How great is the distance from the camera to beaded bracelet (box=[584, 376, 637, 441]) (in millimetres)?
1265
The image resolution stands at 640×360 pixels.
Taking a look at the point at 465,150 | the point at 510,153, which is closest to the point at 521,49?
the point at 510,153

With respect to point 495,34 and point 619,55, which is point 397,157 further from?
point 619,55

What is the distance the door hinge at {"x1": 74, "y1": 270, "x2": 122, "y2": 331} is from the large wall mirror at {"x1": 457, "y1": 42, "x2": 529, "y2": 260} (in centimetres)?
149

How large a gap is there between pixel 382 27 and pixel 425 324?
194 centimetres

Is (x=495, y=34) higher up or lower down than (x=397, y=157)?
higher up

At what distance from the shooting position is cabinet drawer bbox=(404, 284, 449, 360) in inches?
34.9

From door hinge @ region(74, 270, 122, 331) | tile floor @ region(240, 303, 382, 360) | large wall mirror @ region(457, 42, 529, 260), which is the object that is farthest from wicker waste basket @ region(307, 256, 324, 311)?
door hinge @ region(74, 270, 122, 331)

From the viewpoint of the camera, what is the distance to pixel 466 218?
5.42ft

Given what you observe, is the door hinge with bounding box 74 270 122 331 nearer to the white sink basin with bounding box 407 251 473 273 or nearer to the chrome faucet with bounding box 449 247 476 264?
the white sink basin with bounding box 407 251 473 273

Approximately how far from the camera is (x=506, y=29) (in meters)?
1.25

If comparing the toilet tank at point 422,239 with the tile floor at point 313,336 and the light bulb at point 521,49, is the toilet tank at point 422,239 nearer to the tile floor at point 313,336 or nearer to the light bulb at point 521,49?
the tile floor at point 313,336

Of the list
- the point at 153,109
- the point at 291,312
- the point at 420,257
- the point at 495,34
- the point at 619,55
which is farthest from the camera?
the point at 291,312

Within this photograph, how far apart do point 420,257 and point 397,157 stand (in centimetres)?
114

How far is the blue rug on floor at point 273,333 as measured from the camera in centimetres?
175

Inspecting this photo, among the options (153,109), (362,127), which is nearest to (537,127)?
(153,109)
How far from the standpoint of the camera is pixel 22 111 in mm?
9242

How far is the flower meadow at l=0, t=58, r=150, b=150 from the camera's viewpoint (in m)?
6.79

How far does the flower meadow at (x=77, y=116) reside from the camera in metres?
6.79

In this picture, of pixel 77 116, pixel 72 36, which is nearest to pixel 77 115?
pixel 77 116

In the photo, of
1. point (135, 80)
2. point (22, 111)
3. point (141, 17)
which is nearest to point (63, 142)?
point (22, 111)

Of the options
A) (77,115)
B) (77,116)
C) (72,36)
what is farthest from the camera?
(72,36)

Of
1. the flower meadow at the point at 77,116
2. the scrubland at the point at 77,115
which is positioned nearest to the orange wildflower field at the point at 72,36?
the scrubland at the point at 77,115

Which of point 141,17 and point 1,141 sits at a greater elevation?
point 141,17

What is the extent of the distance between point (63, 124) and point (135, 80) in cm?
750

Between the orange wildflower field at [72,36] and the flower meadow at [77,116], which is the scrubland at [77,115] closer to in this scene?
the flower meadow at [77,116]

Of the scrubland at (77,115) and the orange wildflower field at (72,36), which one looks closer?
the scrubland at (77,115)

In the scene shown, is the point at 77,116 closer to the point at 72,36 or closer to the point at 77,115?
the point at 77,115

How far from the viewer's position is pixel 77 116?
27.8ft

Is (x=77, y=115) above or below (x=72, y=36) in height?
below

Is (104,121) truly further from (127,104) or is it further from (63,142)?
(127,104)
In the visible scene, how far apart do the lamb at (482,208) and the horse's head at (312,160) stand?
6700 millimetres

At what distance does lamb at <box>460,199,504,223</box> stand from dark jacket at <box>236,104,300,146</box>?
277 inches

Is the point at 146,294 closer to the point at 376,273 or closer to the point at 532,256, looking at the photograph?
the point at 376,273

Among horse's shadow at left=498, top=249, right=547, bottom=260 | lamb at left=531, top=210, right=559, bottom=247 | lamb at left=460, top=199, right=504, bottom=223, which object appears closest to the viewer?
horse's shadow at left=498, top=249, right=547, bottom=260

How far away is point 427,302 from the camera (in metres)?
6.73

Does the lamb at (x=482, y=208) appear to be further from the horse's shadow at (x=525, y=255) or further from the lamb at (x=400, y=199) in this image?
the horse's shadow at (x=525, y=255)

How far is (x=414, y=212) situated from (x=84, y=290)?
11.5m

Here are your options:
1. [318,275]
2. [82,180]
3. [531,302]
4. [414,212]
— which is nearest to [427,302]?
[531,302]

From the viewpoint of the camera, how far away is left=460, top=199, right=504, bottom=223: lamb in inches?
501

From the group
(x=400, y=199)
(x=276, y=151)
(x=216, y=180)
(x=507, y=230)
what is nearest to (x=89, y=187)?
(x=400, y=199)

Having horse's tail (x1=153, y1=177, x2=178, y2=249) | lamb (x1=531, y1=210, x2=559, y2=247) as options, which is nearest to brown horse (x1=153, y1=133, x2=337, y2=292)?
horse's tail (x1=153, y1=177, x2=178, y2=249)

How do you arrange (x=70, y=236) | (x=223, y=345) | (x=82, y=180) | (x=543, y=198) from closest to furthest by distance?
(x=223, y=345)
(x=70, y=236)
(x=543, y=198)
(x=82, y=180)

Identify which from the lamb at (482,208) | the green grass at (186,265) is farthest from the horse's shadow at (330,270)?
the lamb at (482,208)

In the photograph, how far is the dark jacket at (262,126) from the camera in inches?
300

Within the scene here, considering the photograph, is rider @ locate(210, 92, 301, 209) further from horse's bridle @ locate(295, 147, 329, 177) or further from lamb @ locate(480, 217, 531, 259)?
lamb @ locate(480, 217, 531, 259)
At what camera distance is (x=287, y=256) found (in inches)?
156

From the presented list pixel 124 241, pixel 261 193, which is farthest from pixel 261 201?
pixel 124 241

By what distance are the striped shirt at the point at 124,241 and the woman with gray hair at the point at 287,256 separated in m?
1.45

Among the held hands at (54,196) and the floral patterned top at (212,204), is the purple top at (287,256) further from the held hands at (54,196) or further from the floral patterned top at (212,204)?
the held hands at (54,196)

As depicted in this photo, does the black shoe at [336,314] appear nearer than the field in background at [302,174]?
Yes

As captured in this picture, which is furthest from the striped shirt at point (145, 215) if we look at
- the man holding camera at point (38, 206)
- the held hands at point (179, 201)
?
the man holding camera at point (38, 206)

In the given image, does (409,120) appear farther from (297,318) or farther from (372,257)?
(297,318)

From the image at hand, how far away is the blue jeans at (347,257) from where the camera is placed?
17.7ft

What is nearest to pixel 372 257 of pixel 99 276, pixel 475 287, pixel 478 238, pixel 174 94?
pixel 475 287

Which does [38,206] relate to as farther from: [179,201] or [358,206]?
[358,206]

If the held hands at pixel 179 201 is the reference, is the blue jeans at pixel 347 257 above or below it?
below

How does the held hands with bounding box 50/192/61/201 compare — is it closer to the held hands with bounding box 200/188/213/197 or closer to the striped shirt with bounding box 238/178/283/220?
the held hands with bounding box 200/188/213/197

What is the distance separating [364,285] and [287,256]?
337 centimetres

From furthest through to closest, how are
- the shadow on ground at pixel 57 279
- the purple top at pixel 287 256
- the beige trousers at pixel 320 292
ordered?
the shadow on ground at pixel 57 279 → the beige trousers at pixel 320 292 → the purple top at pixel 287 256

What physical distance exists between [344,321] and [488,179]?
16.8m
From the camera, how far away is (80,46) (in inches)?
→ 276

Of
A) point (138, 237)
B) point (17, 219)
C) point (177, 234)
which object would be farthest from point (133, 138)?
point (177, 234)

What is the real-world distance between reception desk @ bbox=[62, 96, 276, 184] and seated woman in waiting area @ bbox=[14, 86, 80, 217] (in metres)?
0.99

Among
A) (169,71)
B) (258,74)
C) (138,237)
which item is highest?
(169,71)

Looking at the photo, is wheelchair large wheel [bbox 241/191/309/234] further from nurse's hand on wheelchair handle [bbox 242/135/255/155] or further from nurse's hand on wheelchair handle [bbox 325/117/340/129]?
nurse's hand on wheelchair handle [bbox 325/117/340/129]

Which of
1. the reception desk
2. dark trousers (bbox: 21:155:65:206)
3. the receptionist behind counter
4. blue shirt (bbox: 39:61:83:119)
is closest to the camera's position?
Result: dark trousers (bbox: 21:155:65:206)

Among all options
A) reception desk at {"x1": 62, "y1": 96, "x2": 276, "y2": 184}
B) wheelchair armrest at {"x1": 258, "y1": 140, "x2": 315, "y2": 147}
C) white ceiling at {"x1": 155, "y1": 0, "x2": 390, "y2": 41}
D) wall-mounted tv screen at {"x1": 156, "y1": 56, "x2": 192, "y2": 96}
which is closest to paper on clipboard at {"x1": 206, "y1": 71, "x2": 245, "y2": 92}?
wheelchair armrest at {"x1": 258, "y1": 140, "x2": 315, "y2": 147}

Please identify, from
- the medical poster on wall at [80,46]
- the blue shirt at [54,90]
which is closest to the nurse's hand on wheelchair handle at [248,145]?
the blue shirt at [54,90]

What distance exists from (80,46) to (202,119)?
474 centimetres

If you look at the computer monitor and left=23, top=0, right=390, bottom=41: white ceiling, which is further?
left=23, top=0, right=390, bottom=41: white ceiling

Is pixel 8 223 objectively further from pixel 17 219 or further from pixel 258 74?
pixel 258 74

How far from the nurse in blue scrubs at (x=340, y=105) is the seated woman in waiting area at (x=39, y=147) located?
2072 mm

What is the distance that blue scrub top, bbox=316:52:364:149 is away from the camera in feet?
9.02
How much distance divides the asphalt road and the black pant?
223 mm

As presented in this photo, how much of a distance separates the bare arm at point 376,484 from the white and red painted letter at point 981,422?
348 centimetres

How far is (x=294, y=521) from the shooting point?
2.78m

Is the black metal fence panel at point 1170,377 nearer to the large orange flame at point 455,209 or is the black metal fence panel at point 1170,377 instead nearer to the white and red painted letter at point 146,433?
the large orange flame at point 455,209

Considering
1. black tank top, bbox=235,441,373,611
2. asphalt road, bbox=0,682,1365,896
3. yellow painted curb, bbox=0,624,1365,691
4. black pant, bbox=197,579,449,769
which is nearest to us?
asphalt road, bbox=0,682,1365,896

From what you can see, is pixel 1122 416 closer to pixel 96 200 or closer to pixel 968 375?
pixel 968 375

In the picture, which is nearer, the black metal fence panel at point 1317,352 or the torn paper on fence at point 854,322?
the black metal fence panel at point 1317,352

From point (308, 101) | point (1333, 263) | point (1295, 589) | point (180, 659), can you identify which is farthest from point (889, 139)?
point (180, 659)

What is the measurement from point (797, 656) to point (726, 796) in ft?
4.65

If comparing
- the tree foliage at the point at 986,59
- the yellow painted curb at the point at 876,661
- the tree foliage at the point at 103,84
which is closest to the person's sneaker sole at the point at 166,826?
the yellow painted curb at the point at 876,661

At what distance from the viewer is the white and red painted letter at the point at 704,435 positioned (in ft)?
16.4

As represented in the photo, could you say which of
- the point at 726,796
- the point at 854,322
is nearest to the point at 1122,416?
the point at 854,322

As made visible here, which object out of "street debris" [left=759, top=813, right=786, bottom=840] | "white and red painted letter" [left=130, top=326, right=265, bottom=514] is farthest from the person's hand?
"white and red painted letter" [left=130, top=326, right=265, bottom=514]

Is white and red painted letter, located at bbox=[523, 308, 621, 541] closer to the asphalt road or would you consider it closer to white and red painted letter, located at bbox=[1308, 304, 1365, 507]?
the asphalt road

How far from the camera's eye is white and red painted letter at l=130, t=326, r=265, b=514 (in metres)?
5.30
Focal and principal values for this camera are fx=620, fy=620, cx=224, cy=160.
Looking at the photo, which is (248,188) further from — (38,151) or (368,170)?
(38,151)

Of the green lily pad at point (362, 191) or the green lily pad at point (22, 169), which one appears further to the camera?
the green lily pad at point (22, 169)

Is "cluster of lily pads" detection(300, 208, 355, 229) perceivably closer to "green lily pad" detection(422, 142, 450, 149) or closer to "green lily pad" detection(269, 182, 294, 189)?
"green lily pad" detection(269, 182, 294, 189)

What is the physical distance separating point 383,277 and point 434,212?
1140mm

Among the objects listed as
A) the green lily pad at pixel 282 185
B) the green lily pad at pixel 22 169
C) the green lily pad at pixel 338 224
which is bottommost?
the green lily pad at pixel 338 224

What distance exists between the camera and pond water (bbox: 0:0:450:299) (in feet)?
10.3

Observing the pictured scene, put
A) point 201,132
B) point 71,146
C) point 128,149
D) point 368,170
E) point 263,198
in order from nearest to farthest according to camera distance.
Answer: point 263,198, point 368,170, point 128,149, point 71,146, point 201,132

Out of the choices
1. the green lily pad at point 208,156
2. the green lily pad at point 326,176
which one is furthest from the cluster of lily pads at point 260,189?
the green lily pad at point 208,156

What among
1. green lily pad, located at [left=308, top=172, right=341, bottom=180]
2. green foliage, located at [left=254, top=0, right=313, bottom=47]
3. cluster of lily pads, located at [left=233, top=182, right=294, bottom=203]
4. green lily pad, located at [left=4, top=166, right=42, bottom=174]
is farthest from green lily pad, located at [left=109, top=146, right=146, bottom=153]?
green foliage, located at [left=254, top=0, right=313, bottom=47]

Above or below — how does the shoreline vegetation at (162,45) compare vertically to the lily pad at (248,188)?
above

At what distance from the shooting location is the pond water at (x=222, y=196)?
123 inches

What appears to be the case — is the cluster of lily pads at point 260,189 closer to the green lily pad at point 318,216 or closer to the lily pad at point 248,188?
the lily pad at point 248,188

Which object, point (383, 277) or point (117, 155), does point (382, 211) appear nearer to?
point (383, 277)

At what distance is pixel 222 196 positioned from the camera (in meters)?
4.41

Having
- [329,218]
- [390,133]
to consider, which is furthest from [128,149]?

REQUIREMENTS >>
Quote, word for word, every line starting at the one that contains "Among the objects listed as" and ending with the final line of the entries.

EXERCISE ANSWER >>
Among the objects listed as
A) the green lily pad at pixel 282 185
B) the green lily pad at pixel 22 169
C) the green lily pad at pixel 338 224
which is bottommost?
the green lily pad at pixel 338 224

What distance exists between the camera and pond water (bbox: 0:0:450:299) (in feet)?
10.3

Observing the pictured scene, put
A) point 201,132
B) point 71,146
C) point 128,149
D) point 368,170
E) point 263,198
in order from nearest to farthest according to camera distance.
Answer: point 263,198, point 368,170, point 128,149, point 71,146, point 201,132

Out of the choices
1. the green lily pad at point 208,156
2. the green lily pad at point 326,176
which one is furthest from the cluster of lily pads at point 260,189?
the green lily pad at point 208,156

What among
1. green lily pad, located at [left=308, top=172, right=341, bottom=180]
2. green foliage, located at [left=254, top=0, right=313, bottom=47]
3. cluster of lily pads, located at [left=233, top=182, right=294, bottom=203]
4. green lily pad, located at [left=4, top=166, right=42, bottom=174]
is farthest from green lily pad, located at [left=109, top=146, right=146, bottom=153]?
green foliage, located at [left=254, top=0, right=313, bottom=47]

Above or below — how does the shoreline vegetation at (162,45) compare vertically to the lily pad at (248,188)?
above

At what distance from the shooting location is the pond water at (x=222, y=196)?
123 inches

What appears to be the case — is the cluster of lily pads at point 260,189 closer to the green lily pad at point 318,216 or closer to the lily pad at point 248,188?
the lily pad at point 248,188

Which object, point (383, 277) or point (117, 155), does point (382, 211) appear nearer to?
point (383, 277)

At what distance is pixel 222 196 positioned from the camera (in meters)?
4.41

Having
- [329,218]
- [390,133]
to consider, which is furthest from [128,149]?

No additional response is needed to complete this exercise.